Repository files navigation

Tests PyPI Python 3.11+

TMAP2

Tree-based visualization for high-dimensional data. Organizes similar items into interactive tree structures. Ideal for chemical space, protein embeddings, single-cell data, or any high-dimensional dataset.

Interactive HTML export AlphaFold protein clusters

Why Trees?

Most dimensionality reduction tools (UMAP, t-SNE) produce point clouds. TMAP produces a tree, a connected structure where every point is linked to its neighbors through branches. This makes the layout itself explorable: you can follow branches, trace paths between any two points, and discover how regions connect.

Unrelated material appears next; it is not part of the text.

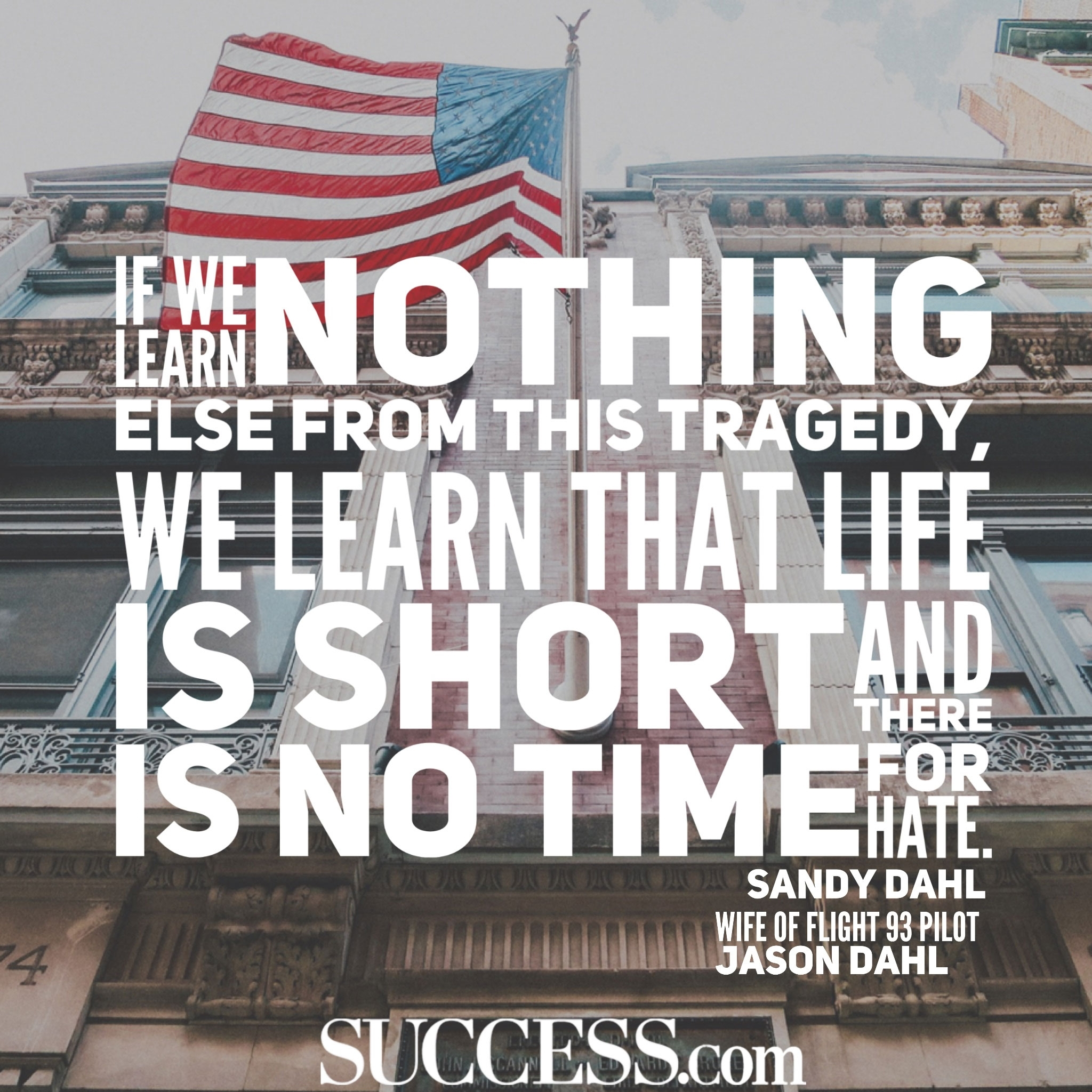 13 Thoughtful Quotes To Remember 9/11 | Success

For example, in a TMAP of pet breed images, following the branch from terriers toward cats reveals that the bridge between the two groups runs through chihuahuas and sphynx cats (the bald ones) which is both hilarious and logical; both are small, short-haired, big-eyed. The tree doesn't just cluster similar things it also shows you how dissimilar things are connected.

Exploring pet breed tree

Because the layout is a tree, you get operations that point clouds can't support:

path = model.path(idx_a, idx_b) # nodes along the tree path
d = model.distance(idx_a, idx_b # sum of edge weights along the path
pseudotime = model.distances_from(idx) # tree distance from one point to all others

Installation

pip install tmap2

Optional extras:

pip install rdkit # chemistry helpers (fingerprints_from_smiles, molecular_properties)
pip install jupyter-scatter # notebook interactive widgets

Note: The import name is tmap, not tmap2.

Quick Start

import numpy as np
from tmap import TMAP

# Binary fingerprints (Jaccard)
X = np.random.randint(0, 2, (1000, 2048), dtype=np.uint8)
model = TMAP(metric="jaccard", n_neighbors=20, seed=42).fit(X)
model.to_html("map.html")
# Dense embeddings (cosine / euclidean)
X = np.random.random((1000, 128)).astype(np.float32)
model = TMAP(metric="cosine", n_neighbors=20).fit(X)
new_coords = model.transform(X[:10])
# Interactive notebook widget
model.plot(color_by="label", data=df, tooltip_properties=["name", "score"])

Key Features

  • Tree structure: follow branches, trace paths, compute pseudotime
  • Deterministic: same input + seed = same output
  • Multiple metrics: jaccard, cosine, euclidean, precomputed
  • Incremental: add_points() and transform() for new data
  • Model persistence: save() / load()
  • Three viz backends: interactive HTML, jupyter-scatter, matplotlib

Visualization

Interactive HTML: lasso selection, light/dark theme, filter and search panels, pinned metadata cards, binary mode for large datasets.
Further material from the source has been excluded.